[RFC II] Splitting scheduler into two halves

linux-pm.vger.kernel.org archive mirror
 help / color / mirror / Atom feed

* [RFC II] Splitting scheduler into two halves
@ 2014-03-26 18:37 Yuyang du
  2014-03-27  4:57 ` Mike Galbraith
  0 siblings, 1 reply; 7+ messages in thread
From: Yuyang du @ 2014-03-26 18:37 UTC (permalink / raw)
  To: peterz, mingo, linux-kernel, linux-pm
  Cc: morten.rasmussen, arjan.van.de.ven, len.brown, rafael.j.wysocki,
	alan.cox

Hi all,

This is continued after the first RFC about splitting the scheduler. Still
work-in-progress, and call for feedback.

The question addressed here is how load balance should be changed. And I think
the question then goes to how to *reuse* common code as much as possible and
meanwhile be able to serve various objectives.

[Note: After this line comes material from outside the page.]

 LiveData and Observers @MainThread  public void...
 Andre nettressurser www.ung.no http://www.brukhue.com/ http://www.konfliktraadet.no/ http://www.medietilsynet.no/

So these are the basic semantics needed in current load balance:

1. [ At balance point ] on this_cpu push task on that_cpu to [ third_cpu ]

Examples are fork/exec/wakeup. Task is determined by the balance point in
question. And that_cpu is determined by task.

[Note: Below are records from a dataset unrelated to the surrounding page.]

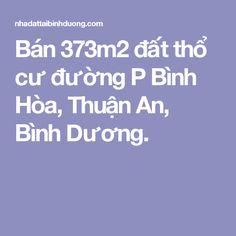 Bán 373m2 đất thổ cư đường P Bình Hòa, Thuận An, Bình Dương.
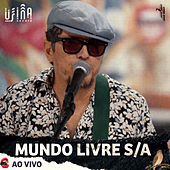 Ao Vivo no Usina Sonora (Ao Vivo) by Mundo Livre S/A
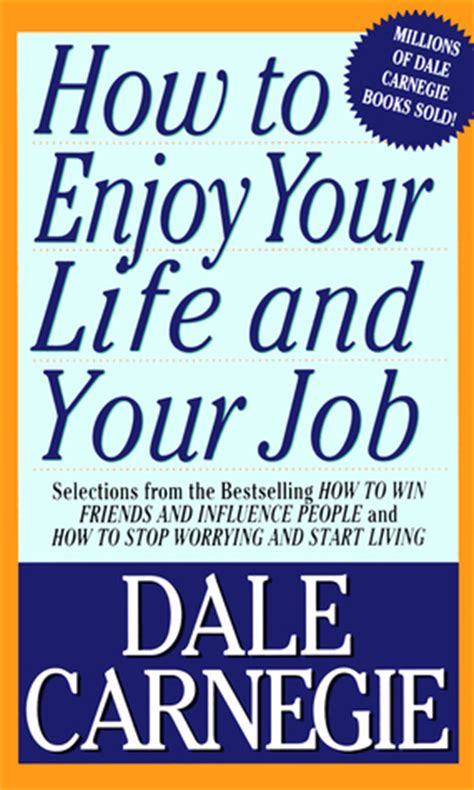 dale carnegie best books how to enjoy your and your by dale carnegie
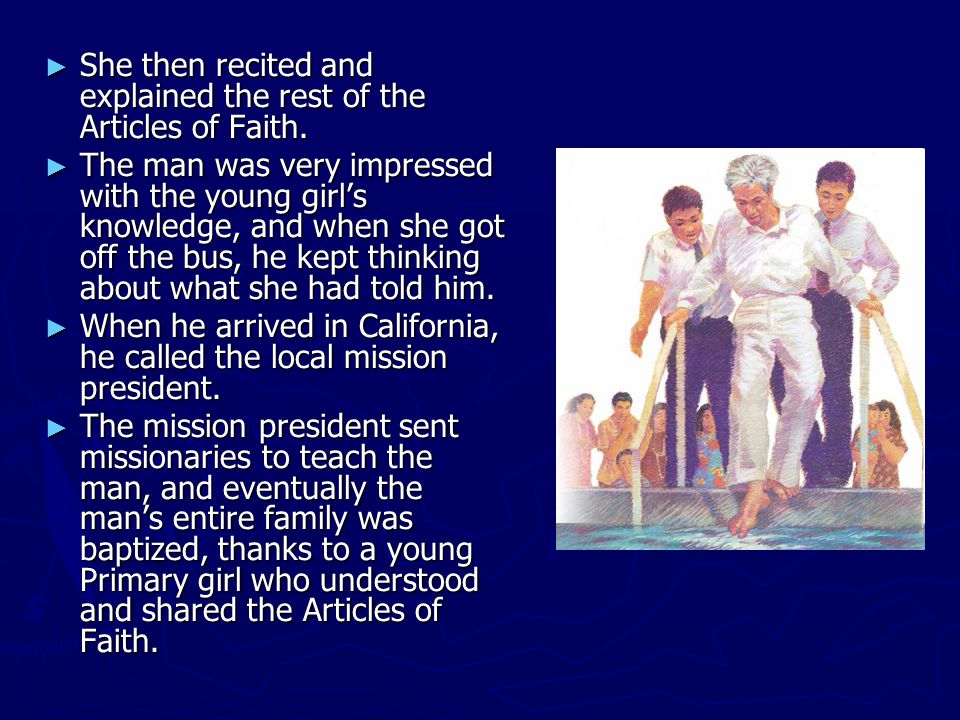► She then recited and explained the rest of the Articles of Faith. ► The man was very impressed with the young girl's knowledge, and when she got off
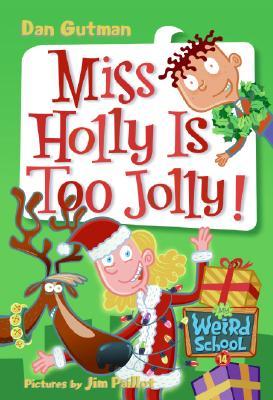 My Weird School #14: Miss Holly Is Too Jolly! - Gutman, Dan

2. [ At balance point ] on this_cpu pull [ task/tasks ] on [ that_cpu ] to
this_cpu

Examples are other idle/periodic/nohz balance, and active_load_balance in
ASYM_PACKING (pull first and then a push).

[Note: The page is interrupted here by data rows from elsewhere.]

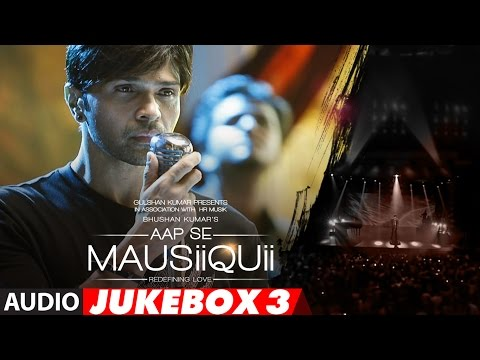 AAP SE MAUSIIQUIIFull Audio Album(Remixes) || Himesh Reshammiya || Jukebox 3| T-Series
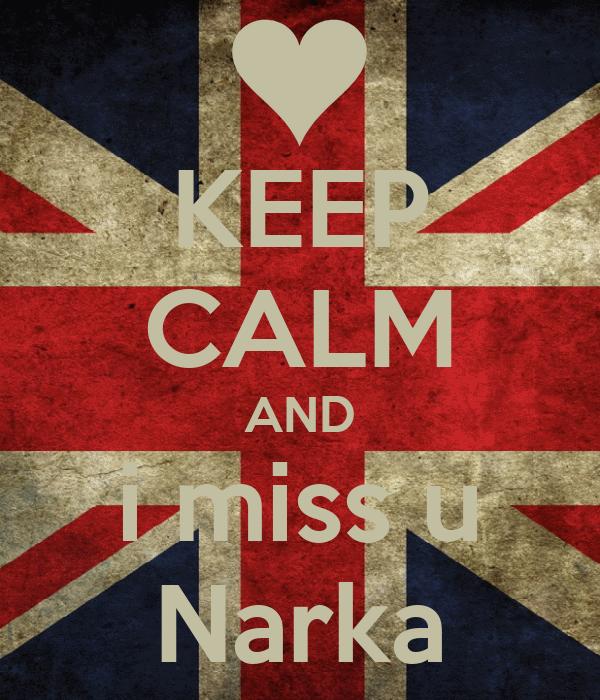 KEEP CALM AND i miss u Narka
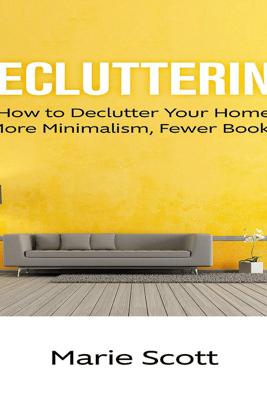 Decluttering: How to Declutter Your Home More Minimalism, Fewer Books - Marie Scott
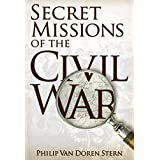 Secret Missions of the Civil War: Firsthand Accounts by Men and Women Who Risked Their Lives in Underground Activities for the North and South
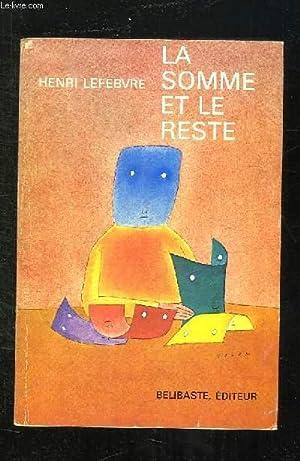 LA SOMME ET LE RESTE.: LEFEBVRE HENRI.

3. [ At balance point ] on this_cpu kick [ that_cpu/those_cpus ] to do [ what
] balance

Examples are nohz idle balance and active balance.

To make the above more general, we need to abstract more:

1. [ At balance point ] on this_cpu push task on that_cpu to [ third_cpu ] in
[ cpu_mask ]

2. [ At balance point ] on this_cpu [ do | skip ] pull [task/tasks ] on [
that_cpu ] in [ cpu_mask ] to this_cpu

3. [ At balance point ] on this_cpu kick [ that_cpu/those_cpus ] in [ cpu_mask
] to do nohz idle balance

So essentially, we give them choice or restrict the scope for them.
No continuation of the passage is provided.